Input data
The main R script of the workflow reads the input data from three distinct files stored in a folder:
(1) Count table: This is the main data file, containing the different samples on columns and the measurement of each well on the rows. The proposed tool is applicable on miScript miRNA PCR Array (Qiagen) which contains 384 wells and examines 372 miRNAs, 12 controls. Specifically, each well of 372/384 contains a miScript Primer Assay for a miRNome or pathway/disease/functionally-related mature RNA. Moreover, 2 wells contain replicate C. elegans miR-39 miScript Primer Assays and can be used as an alternative normalizer for array data (Ce), 6 wells contain an assay for a different snoRNA/snRNA that can be used as a normalization control for the array data. Finally, there are two wells which contain replicate miRTC Primer Assays (RTC) and two wells that contain positive PCR controls (PPC).
(2) Metadata: This file includes a list of sample IDs and the corresponding group e.g. normal/tumor
(3) Annotation of miRNAs well: A file that links the information of the well with the examined miRNA.
Workflow
The framework is implemented into three distinct phases; (1) QC and normalization, (2) differential analysis and (3) functional analysis. Specifically:
(1) QC and normalization.
The first phase takes as input the initial count table. The quality control process examines the maximum percentage of not detected or not available values (NA’s) in each column, as defined by the user. Moreover, the ratio between reverse transcription control (RTC) assay, which detects an artificial RNA template, and positive PCR controls (PPC), which monitor for PCR inhibitors, is calculated and a standard threshold is used to validate the reverse transcription efficiency.
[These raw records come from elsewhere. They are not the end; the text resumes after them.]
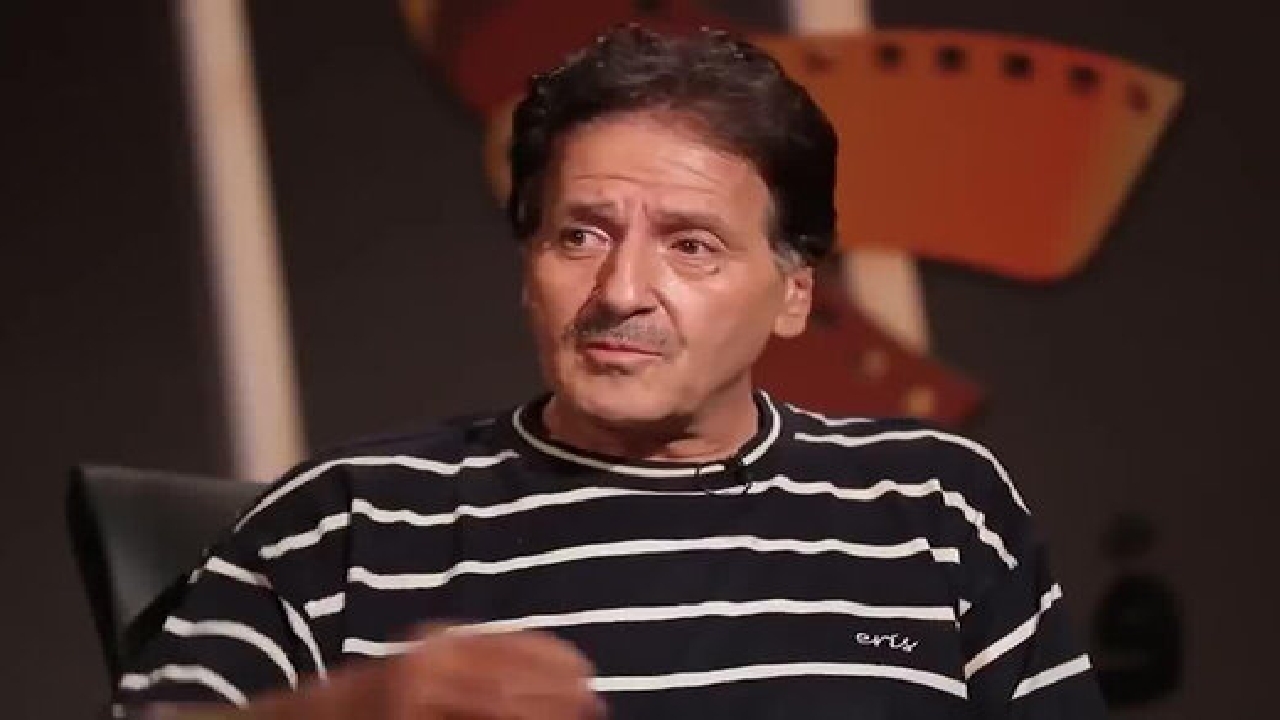 درگذشت ابوالفضل پورعرب تکذیب شد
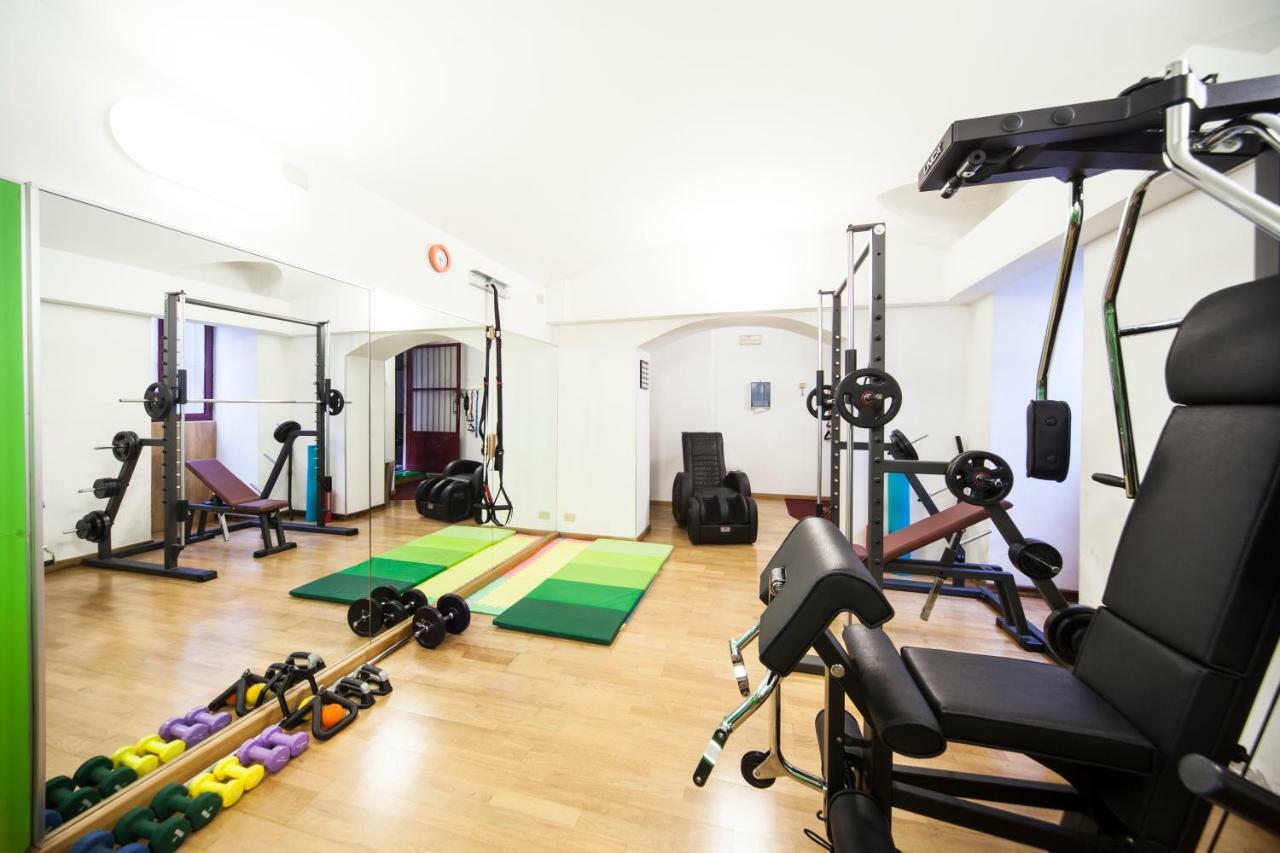 Appart hôtel Star 4*
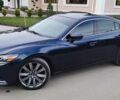 Синий Мазда 6, объемом двигателя 2.49 л и пробегом 87 тыс. км за 18500 $, фото 8 на Automoto.ua
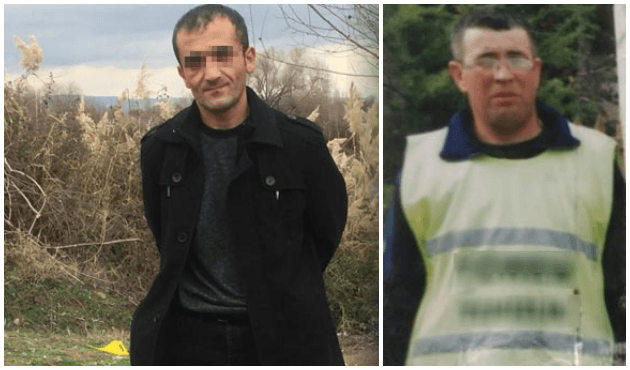 Bir aydır aranan işçi Kızılırmak kıyısında bulundu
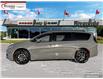 2021 Chrysler Pacifica Touring L (Stk: N21131) in Cornwall - Image 3 of 24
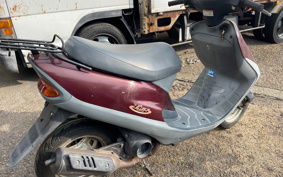 HONDA MANY CTOR AF30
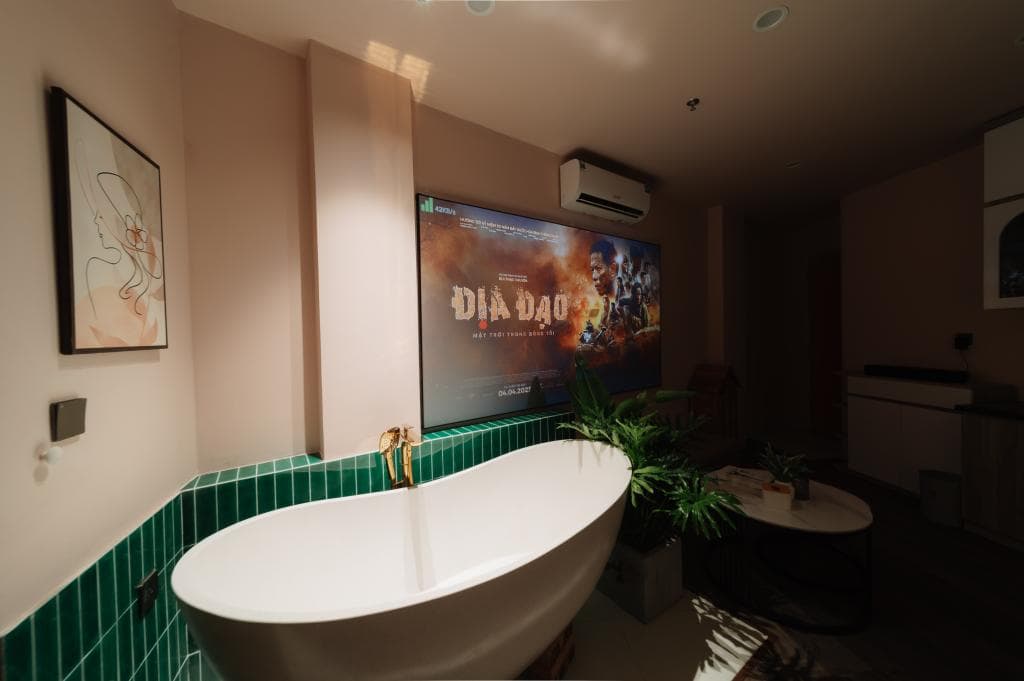 Cloudy Haven 501ĐC - 7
The data normalization module includes the option of endogenous and exogenous miRNA approach. The output of this step is the normalized data matrix that includes the samples which passed the NA’s criterion. Additionally, a visualization option is available, which allows to generate figures that are automatically stored within the analysis folder, and include an upset plot for the NA’s distribution and boxplots with counts before and after the normalization.
(2) Differential analysis
This module is performed using the limma package in R (9). The output includes the differentially expressed miRNAs using a user-defined adjusted p-value as a threshold. Moreover, a hierarchical cluster analysis is performed at this stage and a corresponding heatmap is constructed and stored in the analysis directory.
(3) Functional analysis
The downstream analysis links the differentially expressed miRNAs with the regulated genes using the multiMIR package, which includes several databases such as mirtarbase (10), tarbase (11), diana_microt (12) etc for both predicted and vali-dated targets. Moreover, the targeted genes of the differentially expressed miRNAs are used for KEGG and Gene ontology (GO) enrichment analysis, as facilitated by the enrichR package(13). Finally, barplots that present the results of the enrichment analysis are stored in the analysis folder.
At the end of the entire process, a report file is automatically exported. The report contains information of the particular execution process, including the user-defined criteria, the rationale for the excluded samples, the overall time required for execution and the total memory usage.